This incident illustrates what was one of the community’s chief attractions for its active inhabitants: The open setting, crisscrossed with paths, encouraged visits and links between one household and another, and a resulting exchange of ideas. Hartford has long since absorbed and urbanized Nook Farm; some of the grand houses are gone, and most of the survivors have been swallowed up by new construction that has overrun most of the original open space. However, thanks to Harriet Beecher Stowe’s grandniece, Katharine Seymour Day, who grew up on Nook Farm, an idea of its character has been preserved. In 1924, Day purchased the Stowe house, and in 1927 she organized a fund drive that saved the Mark Twain house from destruction. The Twain house opened as an independent museum in 1974. In 1940, Day rounded out the parcel with the acquisition of the Aesthetic-style mansion to the east of Stowe’s cottage, the former residence of abolitionist attorney Franklin Chamberlin. All the while, Day was lobbying relatives to return Beecher family artifacts and papers. Day continued to live in her great-aunt’s house until her death in 1964, whereupon that residence was restored and opened to the public as a museum, while the Chamberlin House, renamed the Katharine Day House, was dedicated to offices, a research library, and archives.
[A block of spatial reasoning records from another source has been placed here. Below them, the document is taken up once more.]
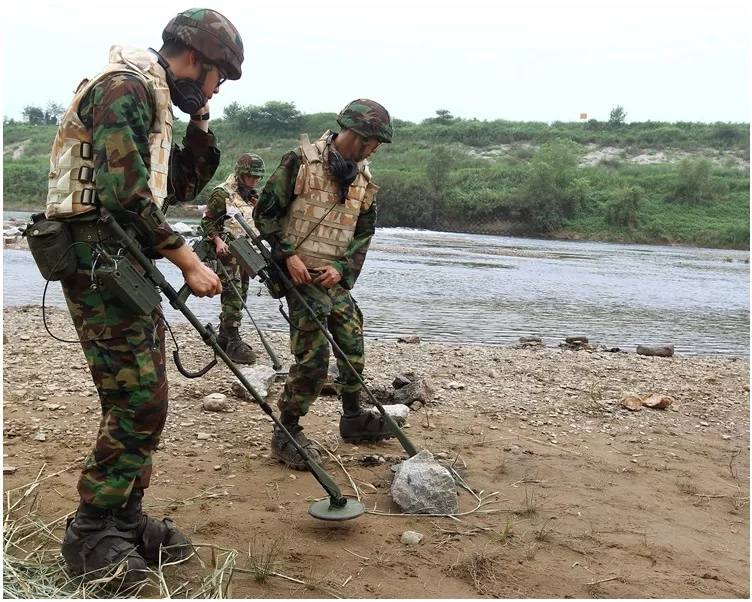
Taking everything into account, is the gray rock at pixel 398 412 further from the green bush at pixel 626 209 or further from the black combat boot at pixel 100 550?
the green bush at pixel 626 209

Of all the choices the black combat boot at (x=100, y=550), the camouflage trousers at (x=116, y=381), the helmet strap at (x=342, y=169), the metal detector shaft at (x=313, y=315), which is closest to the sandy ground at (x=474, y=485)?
the metal detector shaft at (x=313, y=315)

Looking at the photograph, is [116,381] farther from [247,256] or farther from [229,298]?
[229,298]

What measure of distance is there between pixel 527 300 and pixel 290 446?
12.0m

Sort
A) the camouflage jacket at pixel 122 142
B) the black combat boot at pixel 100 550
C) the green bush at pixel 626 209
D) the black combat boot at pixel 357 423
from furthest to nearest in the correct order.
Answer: the green bush at pixel 626 209
the black combat boot at pixel 357 423
the black combat boot at pixel 100 550
the camouflage jacket at pixel 122 142

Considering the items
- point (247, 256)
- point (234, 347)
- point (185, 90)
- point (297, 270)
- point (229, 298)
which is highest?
point (185, 90)

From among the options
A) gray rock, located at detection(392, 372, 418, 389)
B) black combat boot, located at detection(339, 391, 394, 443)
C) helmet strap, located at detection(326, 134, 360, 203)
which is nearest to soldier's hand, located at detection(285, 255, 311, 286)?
helmet strap, located at detection(326, 134, 360, 203)

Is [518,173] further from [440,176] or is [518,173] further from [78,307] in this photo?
[78,307]

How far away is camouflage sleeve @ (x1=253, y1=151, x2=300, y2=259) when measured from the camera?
190 inches

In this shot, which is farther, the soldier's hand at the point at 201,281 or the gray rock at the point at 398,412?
the gray rock at the point at 398,412

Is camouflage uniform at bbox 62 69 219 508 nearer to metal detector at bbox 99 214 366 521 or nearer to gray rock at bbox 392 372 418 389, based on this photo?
metal detector at bbox 99 214 366 521

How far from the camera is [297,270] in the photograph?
4.73m

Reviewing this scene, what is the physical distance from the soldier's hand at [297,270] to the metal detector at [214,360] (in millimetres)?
1321

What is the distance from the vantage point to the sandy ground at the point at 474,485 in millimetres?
3445

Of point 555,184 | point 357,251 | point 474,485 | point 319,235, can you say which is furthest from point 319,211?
point 555,184
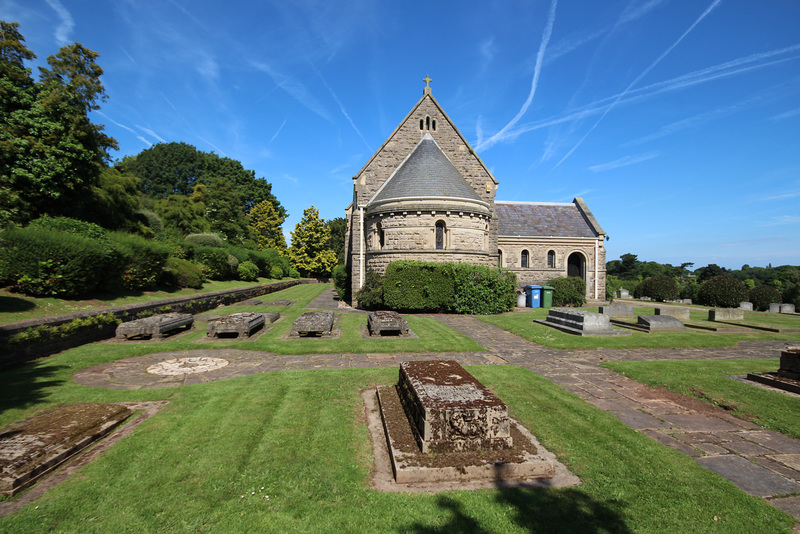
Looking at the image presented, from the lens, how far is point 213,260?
26.2 meters

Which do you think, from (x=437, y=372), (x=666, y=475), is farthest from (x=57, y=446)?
(x=666, y=475)

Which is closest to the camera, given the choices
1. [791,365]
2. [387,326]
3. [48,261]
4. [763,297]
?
[791,365]

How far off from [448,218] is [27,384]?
16905 mm

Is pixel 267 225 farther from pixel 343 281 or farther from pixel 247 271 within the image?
pixel 343 281

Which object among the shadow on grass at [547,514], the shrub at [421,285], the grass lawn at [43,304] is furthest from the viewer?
the shrub at [421,285]

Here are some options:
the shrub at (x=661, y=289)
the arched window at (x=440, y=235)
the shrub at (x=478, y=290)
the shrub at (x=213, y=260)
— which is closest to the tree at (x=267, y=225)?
the shrub at (x=213, y=260)

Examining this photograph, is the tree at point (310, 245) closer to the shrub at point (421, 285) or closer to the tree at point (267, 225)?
the tree at point (267, 225)

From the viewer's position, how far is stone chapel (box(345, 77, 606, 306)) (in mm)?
19719

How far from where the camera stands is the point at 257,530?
304 centimetres

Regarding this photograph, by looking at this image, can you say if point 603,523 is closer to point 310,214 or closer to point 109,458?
point 109,458

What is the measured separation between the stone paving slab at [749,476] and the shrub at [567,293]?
67.9ft

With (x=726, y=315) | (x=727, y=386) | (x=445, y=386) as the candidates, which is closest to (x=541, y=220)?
(x=726, y=315)

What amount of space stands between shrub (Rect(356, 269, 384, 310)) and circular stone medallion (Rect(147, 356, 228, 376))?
10.5 meters

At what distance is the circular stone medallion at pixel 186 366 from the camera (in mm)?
7605
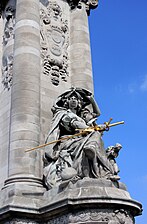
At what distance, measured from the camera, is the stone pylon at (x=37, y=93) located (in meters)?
11.0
The collections Day assembled (the center has continued to expand them) are extraordinary. The depth of artifacts and furnishings are sufficient that the house can support a change of theme in the docent-led tours every six weeks, each one highlighting a different aspect of Stowe’s life and times. During weekend evenings in Octobers, for example, a tour is devoted to Stowe’s interest in spiritualism; a room in the house is prepared for a séance with period equipment used to communicate with the dead. From April through May the tour takes a domestic turn, focusing on The American Woman’s Home, a handbook of domestic advice that Stowe coauthored with her older sister Catharine, when she lived with the Stowes at Nook Farm. The two broke new ground for women by treating homemaking as a legitimate profession based on scientific principles, and by emphasizing the importance of a woman’s role in determining the character of the family and, indeed, the nation. Stowe’s kitchen, furnished with period artifacts that have been arranged according to the sisters’ theories, provides a three-dimensional illustration of their book’s lessons.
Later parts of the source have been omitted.